Burchett J in Poseidon Ltd v Adelaide Petroleum NL (1991) 105 ALR 25 at 26 said:
I do not think it has ever been suggested that s 52 strikes at the traditional secretiveness and obliquity of the bargaining process. Traditional bargaining may be hard, without being in the statutory sense misleading or deceptive. No-one expects all the cards to be on a table. But the bargaining process is not therefore to be seen as a licence to deceive.
In this matter a settlement has been negotiated between the parties. The parties here have settled the dispute as to whether the document was entered into by Mr Walters with or without authority. The parties have released each other from any liability relating to that dispute. Courts generally should be reluctant and have in the past been reluctant to interfere with settlement processes which have been undertaken by the parties and in which the parties agree to mutually release each other from any further obligations arising from the dispute. That is the case here.

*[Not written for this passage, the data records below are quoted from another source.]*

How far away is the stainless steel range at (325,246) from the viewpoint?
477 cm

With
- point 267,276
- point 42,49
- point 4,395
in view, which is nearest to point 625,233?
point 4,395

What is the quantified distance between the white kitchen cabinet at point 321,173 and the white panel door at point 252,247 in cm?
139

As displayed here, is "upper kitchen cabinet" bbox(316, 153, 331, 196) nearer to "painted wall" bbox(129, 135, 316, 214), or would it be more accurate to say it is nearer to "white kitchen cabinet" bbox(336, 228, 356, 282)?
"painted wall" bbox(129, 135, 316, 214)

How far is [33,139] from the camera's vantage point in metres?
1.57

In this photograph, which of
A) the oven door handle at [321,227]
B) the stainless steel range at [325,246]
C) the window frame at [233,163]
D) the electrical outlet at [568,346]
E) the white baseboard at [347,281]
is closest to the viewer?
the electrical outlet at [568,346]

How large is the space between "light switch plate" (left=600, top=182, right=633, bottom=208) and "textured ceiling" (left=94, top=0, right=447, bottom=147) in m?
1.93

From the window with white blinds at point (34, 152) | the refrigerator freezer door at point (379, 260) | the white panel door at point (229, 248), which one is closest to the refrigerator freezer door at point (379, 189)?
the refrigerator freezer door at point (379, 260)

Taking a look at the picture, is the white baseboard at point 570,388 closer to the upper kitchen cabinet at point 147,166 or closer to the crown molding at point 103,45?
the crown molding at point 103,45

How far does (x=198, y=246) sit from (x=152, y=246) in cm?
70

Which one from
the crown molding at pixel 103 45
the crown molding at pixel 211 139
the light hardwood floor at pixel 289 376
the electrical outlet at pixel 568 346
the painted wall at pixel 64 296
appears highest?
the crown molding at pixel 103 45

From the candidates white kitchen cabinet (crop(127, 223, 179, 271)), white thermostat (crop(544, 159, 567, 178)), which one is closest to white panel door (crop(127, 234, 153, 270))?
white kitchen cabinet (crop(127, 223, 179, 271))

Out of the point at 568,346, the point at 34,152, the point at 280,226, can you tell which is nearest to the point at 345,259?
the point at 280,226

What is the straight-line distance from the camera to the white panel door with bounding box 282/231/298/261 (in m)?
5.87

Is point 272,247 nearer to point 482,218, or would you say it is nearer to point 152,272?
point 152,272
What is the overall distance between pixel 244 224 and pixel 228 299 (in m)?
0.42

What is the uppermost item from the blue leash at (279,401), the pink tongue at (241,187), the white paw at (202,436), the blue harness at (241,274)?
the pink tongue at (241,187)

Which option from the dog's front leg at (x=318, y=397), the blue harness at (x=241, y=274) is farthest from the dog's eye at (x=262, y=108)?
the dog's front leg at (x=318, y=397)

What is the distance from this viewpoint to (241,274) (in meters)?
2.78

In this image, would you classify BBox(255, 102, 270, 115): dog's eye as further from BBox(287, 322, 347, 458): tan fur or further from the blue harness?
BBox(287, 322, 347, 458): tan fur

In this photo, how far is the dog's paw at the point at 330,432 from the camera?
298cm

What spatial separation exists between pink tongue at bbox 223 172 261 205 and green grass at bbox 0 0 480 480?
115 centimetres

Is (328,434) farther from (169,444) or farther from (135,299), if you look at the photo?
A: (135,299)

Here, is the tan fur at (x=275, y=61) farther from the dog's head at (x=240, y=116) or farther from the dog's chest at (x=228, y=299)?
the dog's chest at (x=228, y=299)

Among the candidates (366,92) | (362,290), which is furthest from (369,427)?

In relation to the reason for the lateness of the amendment the evidence relating to this is scant. The affidavit from Mr Gdanski does not specify that it was Mr Walters that he spoke to but this information was provided to me from the bar table. The affidavit does not give any detail by way of particulars which would be required should this amendment be allowed.
Were it not for the execution of the deed, I would have required the defendant to file more explicit particulars as to their discovery of the new information before ruling on it. However, as I have reached a firm view relating to the deed it is not necessary to go into that detail.
In relation to the general matter of delay and the questions raised in the Aon decision I take into account that the indicative date for the trial is still some months away in December and that there is still plenty of time for the pleadings to be finalised. If I did allow the amendment in relation to the plea concerning Mr Walters’ lack of authority I accept Mr Doyle’s submission that the amendment will require a large amount of activity to be directed towards questions involving further and better discovery at some considerable expense both in money and time. That is an additional ground for refusing that part of the proposed amendment. It would place an unfair burden on the plaintiff in its preparation for trial.
Conclusion
In my view the Aon question should be generally answered in favour of the defendant. There is still plenty of time to amend the pleadings, give further discovery and generally prepare the matter for trial. Any prejudice is capable of being cured by an award of costs thrown away and Mr Clarke acknowledges and accepts that such costs must be borne by his client. The exception to this relates to the proposed amendment which seeks to argue the question of Mr Walters’ authority.
I am not prepared to allow the amendment on the basis proposed. I am not prepared to allow any amendment which includes a reference to the lack of authority of Mr Walters. In my view that matter has been concluded by a deed and the parties have exchanged mutual releases. It would be contrary to all principles of justice to allow those matters to be revisited.
I will allow the amendment in the other respects pleaded. That is subject to the comment that the matter pleaded in paragraph 64 relating to the article in the Australian Financial Review should not form part of the pleadings. I consider that it is an inappropriate pleading as it is pleading evidence.
I will hear the parties as to the necessary orders to be made as a consequence of my decision in this matter. That will include the question of costs on this application. I also wish to hear the parties on a final trial date.